Search code examples
pysparkwindow-functions

How to add columns in pyspark dataframe dynamically


I am trying to add few columns based on input variable vIssueCols

from pyspark.sql import HiveContext
from pyspark.sql import functions as F
from pyspark.sql.window import Window
vIssueCols=['jobid','locid']
vQuery1 = 'vSrcData2= vSrcData'
vWindow1 = Window.partitionBy("vKey").orderBy("vOrderBy")
for x in vIssueCols:
Query1=vQuery1+'.withColumn("'+x+'_prev",F.lag(vSrcData.'+x+').over(vWindow1))'

exec(vQuery1)

now above query will generate vQuery1 as below, and it is working, but

vSrcData2= vSrcData.withColumn("jobid_prev",F.lag(vSrcData.jobid).over(vWindow1)).withColumn("locid_prev",F.lag(vSrcData.locid).over(vWindow1))

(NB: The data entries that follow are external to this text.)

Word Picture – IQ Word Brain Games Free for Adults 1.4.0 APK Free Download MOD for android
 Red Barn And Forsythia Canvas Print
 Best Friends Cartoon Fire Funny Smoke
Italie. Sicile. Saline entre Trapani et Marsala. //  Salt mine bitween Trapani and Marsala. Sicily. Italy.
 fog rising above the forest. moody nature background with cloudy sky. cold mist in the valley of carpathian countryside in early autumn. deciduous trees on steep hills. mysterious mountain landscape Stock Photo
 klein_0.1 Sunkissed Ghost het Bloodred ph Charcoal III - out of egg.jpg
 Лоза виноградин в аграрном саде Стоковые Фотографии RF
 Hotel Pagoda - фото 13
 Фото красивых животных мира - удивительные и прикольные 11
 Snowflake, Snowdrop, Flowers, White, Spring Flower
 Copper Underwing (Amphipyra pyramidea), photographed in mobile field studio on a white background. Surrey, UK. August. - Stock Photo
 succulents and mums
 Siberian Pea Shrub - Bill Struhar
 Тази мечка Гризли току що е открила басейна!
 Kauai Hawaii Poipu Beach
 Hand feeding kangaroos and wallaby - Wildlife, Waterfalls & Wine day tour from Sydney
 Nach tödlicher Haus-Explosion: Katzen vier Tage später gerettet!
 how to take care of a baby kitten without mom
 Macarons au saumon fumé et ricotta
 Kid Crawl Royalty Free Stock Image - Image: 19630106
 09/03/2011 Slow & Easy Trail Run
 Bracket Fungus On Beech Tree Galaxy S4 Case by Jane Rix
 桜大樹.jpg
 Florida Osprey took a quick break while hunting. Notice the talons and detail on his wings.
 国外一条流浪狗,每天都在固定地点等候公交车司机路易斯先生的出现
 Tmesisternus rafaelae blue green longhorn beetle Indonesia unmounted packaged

Cant I write a query something like

vSrcData2= vSrcData.withColumn(x+"_prev",F.lag(vSrcData.x).over(vWindow1))for x in vIssueCols

and generate the columns with the loop statement. Some blog has suggested to add a udf and call that, But instead using udf I will use above executing string method.


Solution

  • You can build your query using reduce.

    from pyspark.sql.functions import lag
    from pyspark.sql.window import Window
    from functools import reduce
    
    #sample data
    df = sc.parallelize([[1, 200, '1234', 'asdf'],
                         [1, 50, '2345', 'qwerty'],
                         [1, 100, '4567', 'xyz'],
                         [2, 300, '123', 'prem'],
                         [2, 10, '000', 'ankur']]).\
        toDF(["vKey","vOrderBy","jobid","locid"])
    df.show()
    
    vWindow1 = Window.partitionBy("vKey").orderBy("vOrderBy")
    
    #your existing processing
    df1= df.\
        withColumn("jobid_prev",lag(df.jobid).over(vWindow1)).\
        withColumn("locid_prev",lag(df.locid).over(vWindow1))
    df1.show()
    
    #to-be processing
    vIssueCols=['jobid','locid']
    df2 = (reduce(
        lambda r_df, col_name: r_df.withColumn(col_name+"_prev", lag(r_df[col_name]).over(vWindow1)),
        vIssueCols,
        df
    ))
    df2.show()
    

    Sample data:

    +----+--------+-----+------+
    |vKey|vOrderBy|jobid| locid|
    +----+--------+-----+------+
    |   1|     200| 1234|  asdf|
    |   1|      50| 2345|qwerty|
    |   1|     100| 4567|   xyz|
    |   2|     300|  123|  prem|
    |   2|      10|  000| ankur|
    +----+--------+-----+------+
    

    Output:

    +----+--------+-----+------+----------+----------+
    |vKey|vOrderBy|jobid| locid|jobid_prev|locid_prev|
    +----+--------+-----+------+----------+----------+
    |   1|      50| 2345|qwerty|      null|      null|
    |   1|     100| 4567|   xyz|      2345|    qwerty|
    |   1|     200| 1234|  asdf|      4567|       xyz|
    |   2|      10|  000| ankur|      null|      null|
    |   2|     300|  123|  prem|       000|     ankur|
    +----+--------+-----+------+----------+----------+
    

    Hope this helps!